By the 15th day, the follicle ruptures and begins ovulation. In this period, the ovum can be fertilized, but if it does not, it continues its course, composing the ovulatory phase. "The female predisposition will increase even more in the ovulatory phase, because it will commence an elevation of the concentrations of progesterone, a female hormone that is the fruit of ovarian activity and that will be along with other hormones, responsible for maintaining the increased capacity to perform effort physical and of the peaks of force ", affirms Cassiano Neiva.In this way, during this phase, the woman will be able to perform well and any type of physical exercise.
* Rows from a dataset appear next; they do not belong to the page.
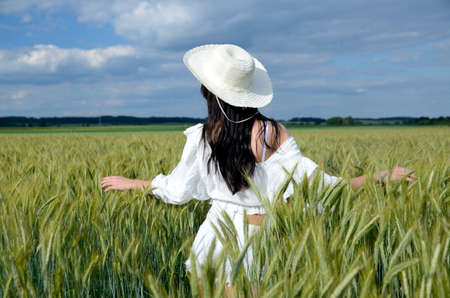Country girl with white hat surrounded by barley field. Beautiful brunette wearing white top and white shorts. Photo from behind, without face.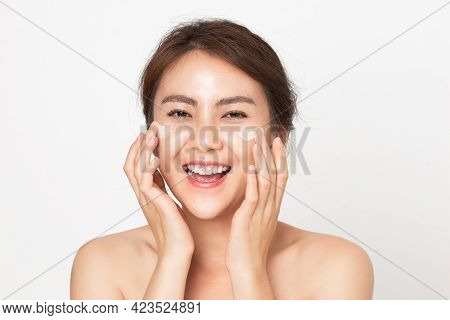 Asian Woman Looking Happy Applying Cream On Her Face. Young Female Applying Facial Skincare Cream.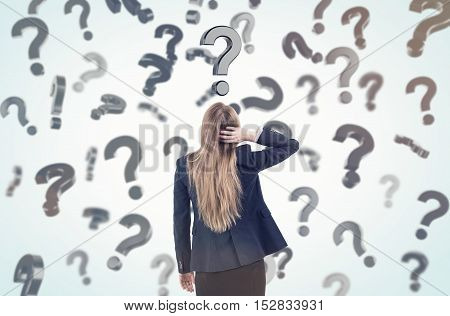 Woman scratching her head and standing in a room full of floating question marks. Concept of questions and answers. Toned image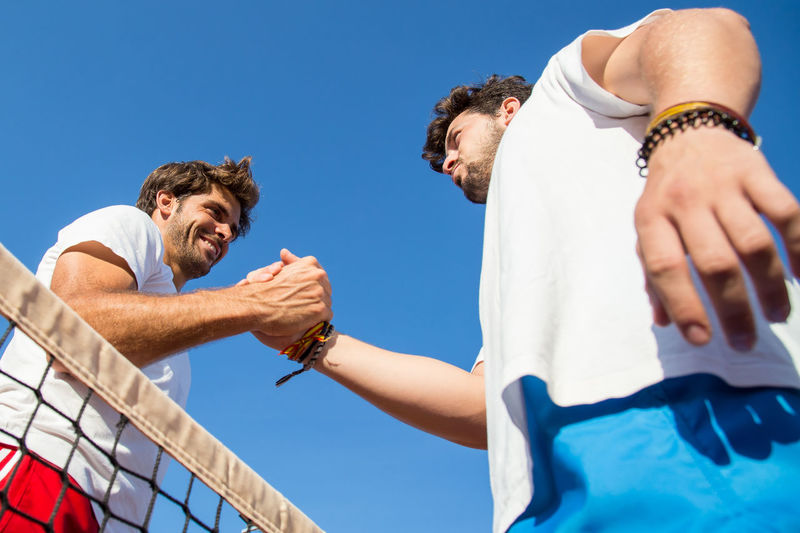 Low angle view of smiling tennis player holding hands at court
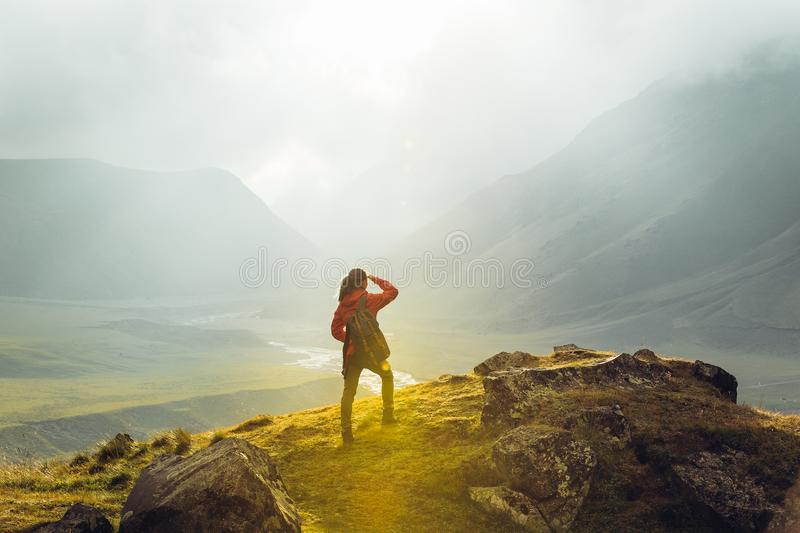 Discovery Travel Destination Concept. Hiker Young Woman With Backpack Rises To The Mountain Top Against Backdrop Of Sunset, Rear V stock photos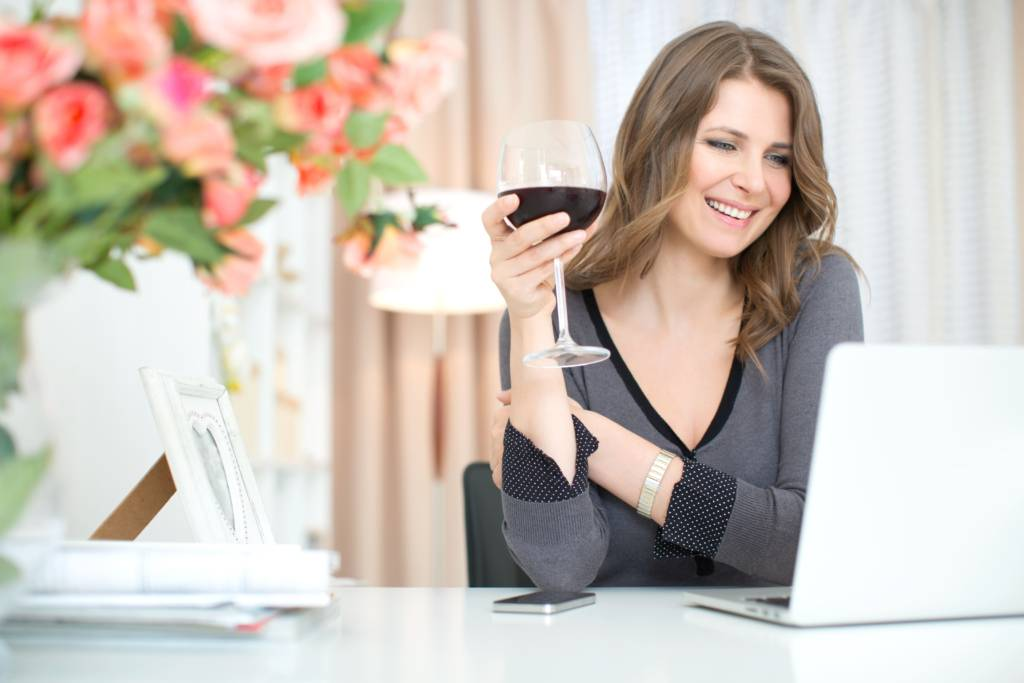 woman attending a virtual Colorado event while drinking wine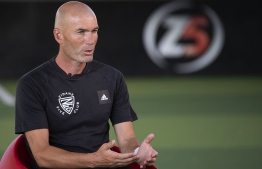 "French former football player and today Real Madrid's head coach Zinedine Zidane speaks to journalists during the presentation of a sports and educational program called ""Zidane Five Club"" (ZFC), in Aix-en-Provence, southern France, on August 19, 2020. (Photo by Christophe SIMON / AFP)"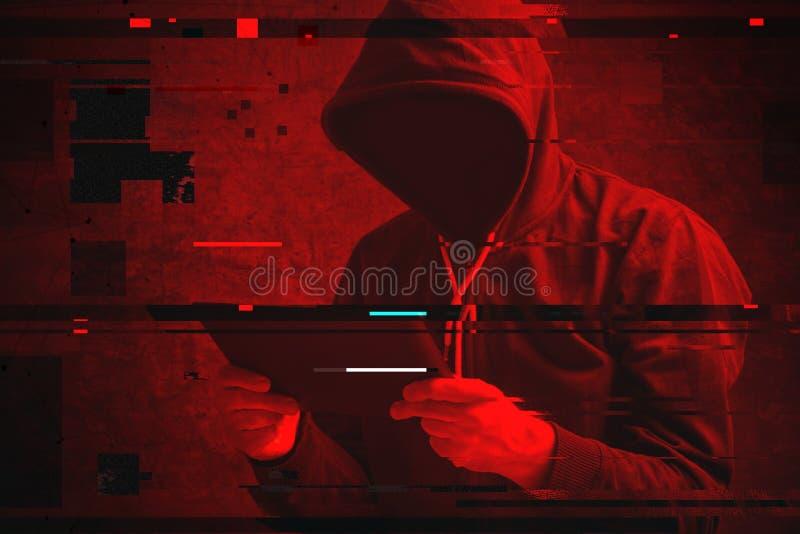 Επίθεση Cyber με τον unrecognizable με κουκούλα χάκερ που χρησιμοποιεί την ταμπλέτα comp
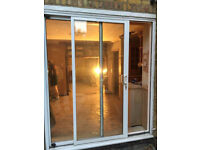 Aluminium patio door set, white frame, double-glazed, good security. £150. Highbury/Canonbury area.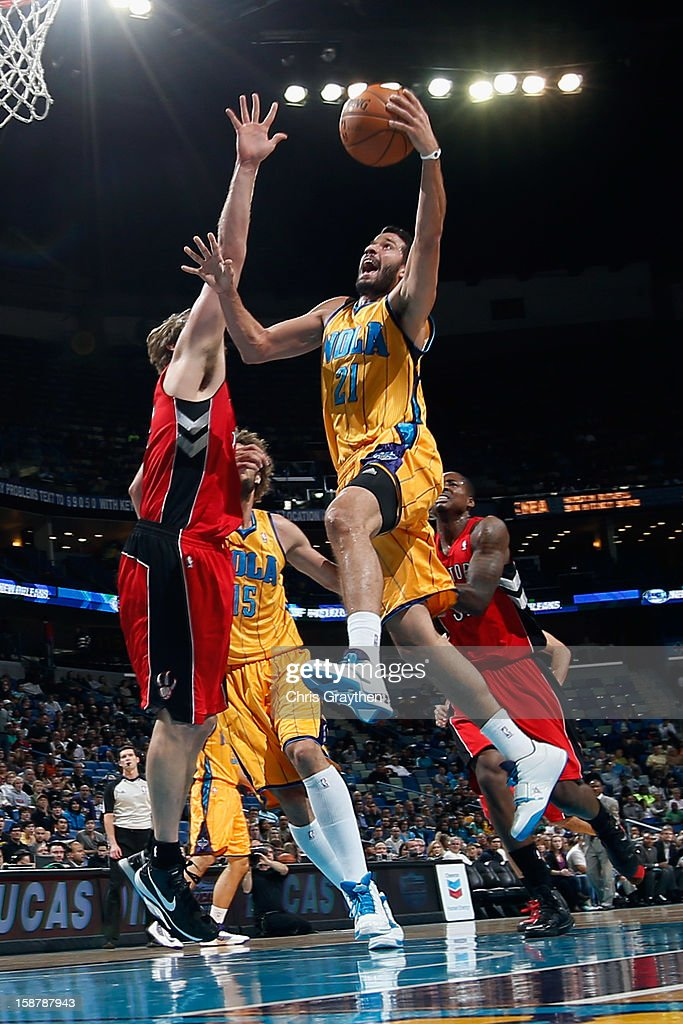 Greivis Vasquez #21 of the New Orleans Hornets shoots the ball over Aaron Gray #34 of the Toronto Raptors at New Orleans Arena on December 28, 2012 in New Orleans, Louisiana.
As the researcher says, "these characteristics will remain until the end of the ovulation phase and begin to decline again with the arrival of the luteal phase, completing the cycle," says the Unifesp specialist.

Now that you know when you will be more willing to physical activities, how about making a schedule of what to train according to each stage?

Get Ready for Menopause

With the end of the menstrual cycle, the woman experiences a series of changes that make her more sensitive, since she has to deal with various transformations: aging, loss of beauty, exaltation of feelings. Therefore, the gynecologist Eliana Viana explains that it is important for the woman to do physical exercises. "Thirty minutes a day is enough for the woman to prevent the problems that begin to appear at this stage: fat accumulation, osteoporosis and diabetes. In addition, the sport will give her a social life that will help her face the menopause with more disposition, explains Eliana.